**Dataset extract:**
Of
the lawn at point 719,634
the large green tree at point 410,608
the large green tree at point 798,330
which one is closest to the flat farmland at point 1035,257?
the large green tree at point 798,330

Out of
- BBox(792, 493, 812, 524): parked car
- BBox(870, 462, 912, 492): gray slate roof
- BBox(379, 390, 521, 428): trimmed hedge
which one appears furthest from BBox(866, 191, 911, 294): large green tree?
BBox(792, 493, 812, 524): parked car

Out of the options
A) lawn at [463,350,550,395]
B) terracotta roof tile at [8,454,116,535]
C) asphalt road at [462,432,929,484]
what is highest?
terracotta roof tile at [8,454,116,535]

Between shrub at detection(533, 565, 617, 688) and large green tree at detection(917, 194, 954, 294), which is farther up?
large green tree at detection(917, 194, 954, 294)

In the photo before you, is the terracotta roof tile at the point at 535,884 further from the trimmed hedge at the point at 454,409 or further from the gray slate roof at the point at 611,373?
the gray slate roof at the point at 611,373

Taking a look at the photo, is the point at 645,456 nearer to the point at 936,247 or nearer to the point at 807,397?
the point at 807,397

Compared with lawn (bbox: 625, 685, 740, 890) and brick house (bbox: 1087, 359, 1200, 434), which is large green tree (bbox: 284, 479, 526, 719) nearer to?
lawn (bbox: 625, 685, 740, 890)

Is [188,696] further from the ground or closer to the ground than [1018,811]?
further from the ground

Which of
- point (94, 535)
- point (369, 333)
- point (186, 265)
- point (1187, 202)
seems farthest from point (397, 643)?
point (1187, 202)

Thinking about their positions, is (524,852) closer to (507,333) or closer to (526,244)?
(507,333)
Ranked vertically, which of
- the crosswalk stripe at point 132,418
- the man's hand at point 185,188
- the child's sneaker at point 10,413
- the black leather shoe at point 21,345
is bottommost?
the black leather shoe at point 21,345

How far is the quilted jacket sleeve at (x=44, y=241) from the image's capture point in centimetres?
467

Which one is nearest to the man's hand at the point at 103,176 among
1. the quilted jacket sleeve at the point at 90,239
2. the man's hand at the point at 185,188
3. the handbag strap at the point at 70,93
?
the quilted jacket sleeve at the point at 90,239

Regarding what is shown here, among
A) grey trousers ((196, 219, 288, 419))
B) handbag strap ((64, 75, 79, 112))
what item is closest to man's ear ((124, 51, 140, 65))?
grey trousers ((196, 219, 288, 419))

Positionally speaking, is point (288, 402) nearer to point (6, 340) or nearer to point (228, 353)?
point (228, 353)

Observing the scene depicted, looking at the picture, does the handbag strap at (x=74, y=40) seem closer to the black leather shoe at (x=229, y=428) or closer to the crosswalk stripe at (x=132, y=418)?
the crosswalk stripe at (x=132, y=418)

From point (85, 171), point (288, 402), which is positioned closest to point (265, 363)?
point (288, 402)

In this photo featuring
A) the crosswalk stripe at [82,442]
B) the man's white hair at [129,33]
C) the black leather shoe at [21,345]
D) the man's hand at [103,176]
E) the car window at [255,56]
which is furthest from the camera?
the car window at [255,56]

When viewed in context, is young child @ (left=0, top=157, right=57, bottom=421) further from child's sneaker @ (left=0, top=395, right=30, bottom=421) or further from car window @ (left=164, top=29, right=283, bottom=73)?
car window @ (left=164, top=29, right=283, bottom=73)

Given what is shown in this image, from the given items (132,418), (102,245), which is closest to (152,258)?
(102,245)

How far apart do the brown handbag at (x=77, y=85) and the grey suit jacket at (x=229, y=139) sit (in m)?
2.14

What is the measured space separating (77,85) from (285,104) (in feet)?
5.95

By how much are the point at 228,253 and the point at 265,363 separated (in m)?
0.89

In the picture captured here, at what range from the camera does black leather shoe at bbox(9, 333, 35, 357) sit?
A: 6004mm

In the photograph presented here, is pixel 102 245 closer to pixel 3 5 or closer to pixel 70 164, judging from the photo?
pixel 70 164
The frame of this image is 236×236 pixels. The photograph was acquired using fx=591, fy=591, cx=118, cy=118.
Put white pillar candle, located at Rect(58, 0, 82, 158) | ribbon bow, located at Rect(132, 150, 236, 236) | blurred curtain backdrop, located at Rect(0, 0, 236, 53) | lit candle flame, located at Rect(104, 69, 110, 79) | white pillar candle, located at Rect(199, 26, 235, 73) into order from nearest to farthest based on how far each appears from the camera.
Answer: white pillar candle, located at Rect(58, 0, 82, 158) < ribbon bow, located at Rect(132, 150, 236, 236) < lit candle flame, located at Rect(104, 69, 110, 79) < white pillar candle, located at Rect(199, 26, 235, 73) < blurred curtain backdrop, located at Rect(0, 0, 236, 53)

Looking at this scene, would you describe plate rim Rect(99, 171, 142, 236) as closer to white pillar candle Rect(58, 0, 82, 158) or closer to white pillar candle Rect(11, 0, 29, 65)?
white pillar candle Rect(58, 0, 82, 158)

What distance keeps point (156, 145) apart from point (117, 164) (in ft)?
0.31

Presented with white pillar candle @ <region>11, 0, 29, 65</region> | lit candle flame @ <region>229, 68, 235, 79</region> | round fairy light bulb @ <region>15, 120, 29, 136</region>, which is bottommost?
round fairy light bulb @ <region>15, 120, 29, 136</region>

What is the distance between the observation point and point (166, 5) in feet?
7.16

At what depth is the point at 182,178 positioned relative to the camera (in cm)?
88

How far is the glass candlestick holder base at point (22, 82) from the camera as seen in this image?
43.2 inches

**Task brief:**
Return each line of the records above exactly as it reads.

**Finished exercise:**
Of
the lawn at point 719,634
the large green tree at point 410,608
the large green tree at point 798,330
which one is closest to the flat farmland at point 1035,257?
the large green tree at point 798,330

Out of
- BBox(792, 493, 812, 524): parked car
- BBox(870, 462, 912, 492): gray slate roof
- BBox(379, 390, 521, 428): trimmed hedge
which one appears furthest from BBox(866, 191, 911, 294): large green tree?
BBox(792, 493, 812, 524): parked car

Out of the options
A) lawn at [463,350,550,395]
B) terracotta roof tile at [8,454,116,535]
C) asphalt road at [462,432,929,484]
what is highest?
terracotta roof tile at [8,454,116,535]

Between shrub at detection(533, 565, 617, 688) and large green tree at detection(917, 194, 954, 294), which is farther up?
large green tree at detection(917, 194, 954, 294)

In the photo before you, is the terracotta roof tile at the point at 535,884 further from the trimmed hedge at the point at 454,409 or further from the gray slate roof at the point at 611,373?
the gray slate roof at the point at 611,373

Taking a look at the photo, is the point at 645,456 nearer to the point at 936,247 or nearer to the point at 807,397?
the point at 807,397

Compared with lawn (bbox: 625, 685, 740, 890) and brick house (bbox: 1087, 359, 1200, 434), which is large green tree (bbox: 284, 479, 526, 719) nearer to?
lawn (bbox: 625, 685, 740, 890)

Is [188,696] further from the ground or closer to the ground than [1018,811]?
further from the ground

Which of
- point (94, 535)
- point (369, 333)
- point (186, 265)
- point (1187, 202)
seems farthest from point (397, 643)?
point (1187, 202)

Thinking about their positions, is (524,852) closer to (507,333) or closer to (526,244)?
(507,333)
Ranked vertically, which of
- the crosswalk stripe at point 132,418
- the man's hand at point 185,188
- the child's sneaker at point 10,413
- the black leather shoe at point 21,345
is bottommost?
the black leather shoe at point 21,345

How far is the quilted jacket sleeve at (x=44, y=241) from the image's capture point in centimetres?
467

Which one is nearest to the man's hand at the point at 103,176 among
1. the quilted jacket sleeve at the point at 90,239
2. the man's hand at the point at 185,188
3. the handbag strap at the point at 70,93
?
the quilted jacket sleeve at the point at 90,239

Regarding what is shown here, among
A) grey trousers ((196, 219, 288, 419))
B) handbag strap ((64, 75, 79, 112))
what item is closest to man's ear ((124, 51, 140, 65))?
grey trousers ((196, 219, 288, 419))

Positionally speaking, is point (288, 402) nearer to point (6, 340) or nearer to point (228, 353)?
point (228, 353)

Observing the scene depicted, looking at the picture, does the handbag strap at (x=74, y=40) seem closer to the black leather shoe at (x=229, y=428) or closer to the crosswalk stripe at (x=132, y=418)?
the crosswalk stripe at (x=132, y=418)

From point (85, 171), point (288, 402), which is positioned closest to point (265, 363)?
point (288, 402)

In this photo featuring
A) the crosswalk stripe at [82,442]
B) the man's white hair at [129,33]
C) the black leather shoe at [21,345]
D) the man's hand at [103,176]
E) the car window at [255,56]
which is furthest from the camera?
the car window at [255,56]

When viewed in context, is young child @ (left=0, top=157, right=57, bottom=421) further from child's sneaker @ (left=0, top=395, right=30, bottom=421) or further from car window @ (left=164, top=29, right=283, bottom=73)?
car window @ (left=164, top=29, right=283, bottom=73)

Given what is shown in this image, from the given items (132,418), (102,245), which is closest to (152,258)?
(102,245)

How far apart do the brown handbag at (x=77, y=85) and the grey suit jacket at (x=229, y=139) sit (in m)?
2.14

What is the measured space separating (77,85) from (285,104) (in feet)?
5.95

By how much are the point at 228,253 and the point at 265,363 separated (in m)?
0.89

In the picture captured here, at what range from the camera does black leather shoe at bbox(9, 333, 35, 357) sit?
A: 6004mm

In the photograph presented here, is pixel 102 245 closer to pixel 3 5 or closer to pixel 70 164, judging from the photo?
pixel 70 164
The frame of this image is 236×236 pixels. The photograph was acquired using fx=591, fy=591, cx=118, cy=118.
Put white pillar candle, located at Rect(58, 0, 82, 158) | ribbon bow, located at Rect(132, 150, 236, 236) | blurred curtain backdrop, located at Rect(0, 0, 236, 53) | lit candle flame, located at Rect(104, 69, 110, 79) | white pillar candle, located at Rect(199, 26, 235, 73) into order from nearest to farthest based on how far each appears from the camera.
Answer: white pillar candle, located at Rect(58, 0, 82, 158) < ribbon bow, located at Rect(132, 150, 236, 236) < lit candle flame, located at Rect(104, 69, 110, 79) < white pillar candle, located at Rect(199, 26, 235, 73) < blurred curtain backdrop, located at Rect(0, 0, 236, 53)

Looking at this scene, would you describe plate rim Rect(99, 171, 142, 236) as closer to white pillar candle Rect(58, 0, 82, 158) or closer to white pillar candle Rect(11, 0, 29, 65)?
white pillar candle Rect(58, 0, 82, 158)

What distance keeps point (156, 145) apart from point (117, 164) (in ft)?
0.31

Presented with white pillar candle @ <region>11, 0, 29, 65</region> | lit candle flame @ <region>229, 68, 235, 79</region> | round fairy light bulb @ <region>15, 120, 29, 136</region>, which is bottommost?
round fairy light bulb @ <region>15, 120, 29, 136</region>

What is the distance between the observation point and point (166, 5) in feet?
7.16

At what depth is the point at 182,178 positioned relative to the camera (in cm)?
88

How far is the glass candlestick holder base at point (22, 82) from the camera as seen in this image?
43.2 inches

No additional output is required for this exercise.